The Employment Appeals Tribunal (EAT) has ruled that employers are not always required to make reasonable adjustments and create the ideal job for an employee returning from sickness absence


In the case of Makuchova v Guoman Hotel Management, Makuchova claimed that no adjustments were made to help her return to work while she was off sick for nearly a year prior to her dismissal.

The employer was prepared to make adjustments to enable the hotel supervisor to return to her previous role, which included a break of up to 15 minutes after working for one hour, not having to carry heavy loads and allowing a phased return over a three-week period.

But Makuchova did not want to do this and applied for alternative employment in finance or sales unsuccessfully.

There were a number of similar job roles to the one she had prior to her dismissal after sickness absence but the claimant did not apply for these until the very end of her employment when she asked for a receptionist post but only at the hotel where she worked. There was no vacancy available.

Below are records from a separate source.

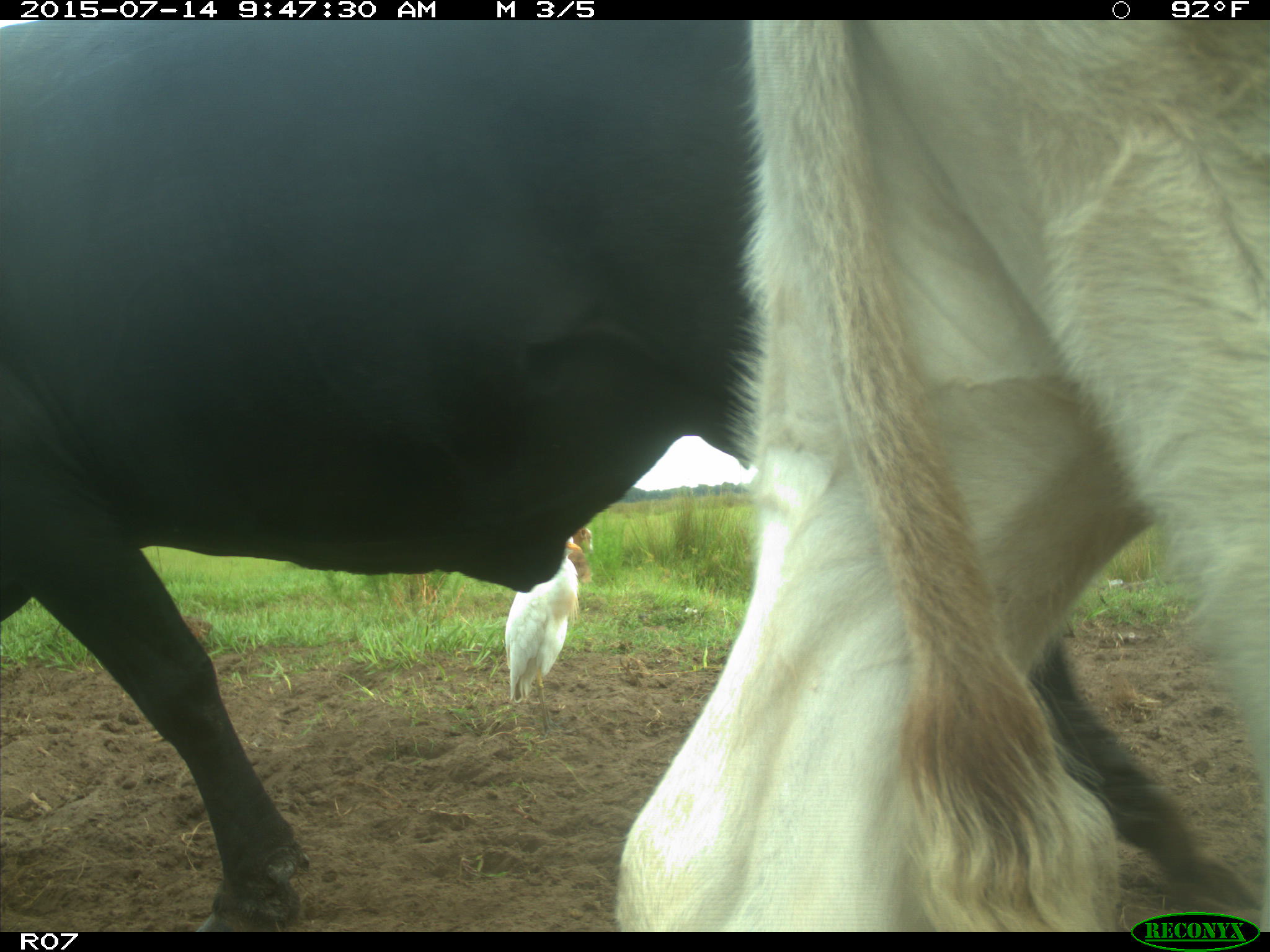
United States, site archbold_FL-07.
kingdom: Animalia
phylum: Chordata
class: Mammalia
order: Artiodactyla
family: Bovidae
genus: Bos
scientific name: Bos taurus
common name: domestic cow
Bos taurus (domestic cow).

The claimant attempted to rely on the landmark case of Archibald v Fife Council, in which the House of Lords held that the duty to make reasonable adjustments might require an employer to appoint a disabled employee to an alternative post, even if that employee is not the best candidate.

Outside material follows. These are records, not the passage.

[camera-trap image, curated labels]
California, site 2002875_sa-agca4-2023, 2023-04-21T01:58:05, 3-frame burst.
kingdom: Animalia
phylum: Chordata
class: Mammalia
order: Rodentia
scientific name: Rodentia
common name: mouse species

The Employment Appeals Tribunal (EAT) agreed with the tribunal and held that the claimant’s situation was very different from the Archibald case because Mukuchova would be considered fit to return to work in her previous job given the adjustments her employer was willing to make. 

It was also held that the claimant’s preference for an alternative job was now viable becuase she was not capable of taking up the post unless provided with training. The EAT agreed that there was no duty on the employer to provide such training when other jobs were available including her own if she accepted the organisation’s adjustments.

The EAT explained that the nature of the obligation is to do what is reasonable and not to accept what the employee contends is reasonable.